October 2009 Archives

October 21, 2009

Employees Who Request FMLA Leave Are Legally Protected Before They Take Any Leave

Last week, I discussed the Third Circuit's recent decision regarding when time worked from home counts toward the Family & Medical Leave Act (FMLA)'s 1,250 hour eligibility requirement. The same case, Erdman v. Nationwide Insurance Company, also addresses whether an employee who requests but does not receive an FMLA leave is protected by the FMLA.

The FMLA has two separate provisions, one that prohibits employers from interfering with an employee's FMLA rights, and another that prohibits employers from retaliating against employees. The FMLA's interference with rights provisions prohibit employers from (1) interfering with, restraining, or denying the exercise of or attempt to exercise, any right provided by the FMLA; and (2) discharging or in any other manner discriminating against any individual for opposing any practice made unlawful by the FMLA. In contrast, to establish a retaliation claim under the FMLA, an employee must prove that (1) he is protected under the FMLA; (2) he suffered an adverse employment action, such as being fired, demoted, or suspended, and (3) the adverse employment action was caused by the employee's exercise of his FMLA rights.
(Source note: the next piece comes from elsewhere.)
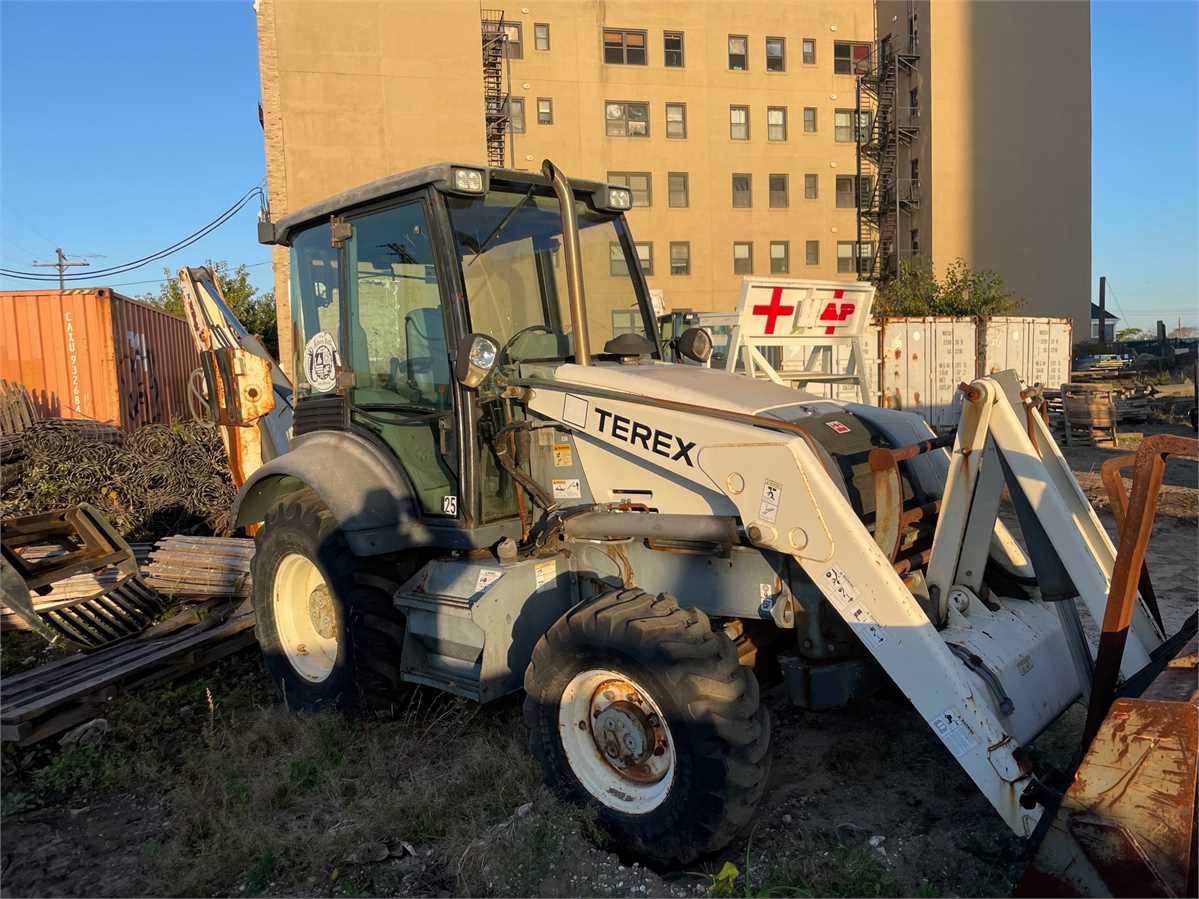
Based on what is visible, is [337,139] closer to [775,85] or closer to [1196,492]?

The Third Circuit noted that "it would be patently absurd if an employer who wished to punish an employee for taking FMLA leave could avoid liability simply by firing the employee before the leave begins." In other words, the Court has no doubt that employees are protected by the FMLA when they request FMLA leaves, even if they never actually take an FMLA leave. The court concluded that, depending on the circumstances, firing an employee for making a valid request for FMLA leave can constitute either an interference with the employee's FLMA rights, unlawful retaliation, or both.

This interpretation of the FMLA is important because it protects employees who suffer adverse consequences because they requested FMLA leave, even if those consequences occur before their leave begins. It also appears to protect some employees who request an FMLA leave, mistakenly believing they are entitled to one, such as employees who fall just short of the 1,250 hour eligibility requirement, or who do not meet the FMLA's definition of a serious health condition. Hopefully, future cases will clarify just how far the Court will extend this rule.

October 14, 2009

Time Worked From Home Counts Toward FMLA's Minimum Hour Eligibility Requirement If Employer Knew or Had Reason to Know Employee Worked From Home

On September 23, 2009, in Erdman v. Nationwide Insurance Company, the United States Court of Appeals for the Third Circuit discussed when an employee's time working from home counts toward the 1,250 minimum hours required for an employee to be covered by the Family & Medical Leave Act (FMLA). The Third Circuit is the federal appellate court that includes New Jersey. The FMLA is a federal employment law that permits qualified employees to take time off from work to care for their own serious medical conditions, the serious medical conditions of members of their immediate family, for pregnancy, childbirth, adoption, or foster care, or to care for a new child.

The employee in that case, Brenda Erdman, has a daughter with Downs Syndrome. In 1998, Ms. Erdman's employer, Nationwide Insurance Company, permitted her to work part time so she could care for her daughter. Ms. Erdman worked part time for four years, when she switched to a four day work week.

Ms. Erdman worked nearly 1,300 hours for Nationwide Insurance during the year at issue, including more than 100 hours that she worked from home. She had previously worked from home for Nationwide for many years. Nationwide consistently either paid her for working those hours, or allowed her to use the time as "comp" time.

In 2002, Ms. Erdman's supervisor instructed her to "put in the hours that . . . you're supposed to put in and nothing more than that." Although Ms. Erdman asked if she was still permitted to work extra hours to accrue comp time, her supervisor did not respond.

The lower court concluded that Nationwide did not have sufficient notice that Ms. Erdman continued to work from home after her supervisor told her she could only put in the hours she was supposed to work. As a result, it dismissed her case. However, the Third Circuit disagreed.

The Third Circuit recognized that hours worked off-site can count toward the FMLA's minimum hour requirement only if the employer "knows or has reason to believe" the employee is working those hours. As a result, the relevant question is whether a jury reasonably can conclude that Nationwide knew or should have know that Ms. Erdman continued to work from home after her supervisor's instruction.

The Third Circuit ruled that a jury can conclude that Nationwide had sufficient notice that Ms. Erdman was continuing to work from home. Specifically, a jury can believe her supervisor's statement merely meant that she could no longer be paid for working extra hours at home, without prohibiting her from continuing to work from home to accrue comp time. In other words, her supervisor's comment could mean the company wanted to eliminate overtime pay, or wanted to ensure uniform salaries, without prohibiting Ms. Erdman from working at home to make up for time she missed. Accordingly, the Court reinstated Ms. Erdman's case and sent it back to the District Court so it can proceed to a trial.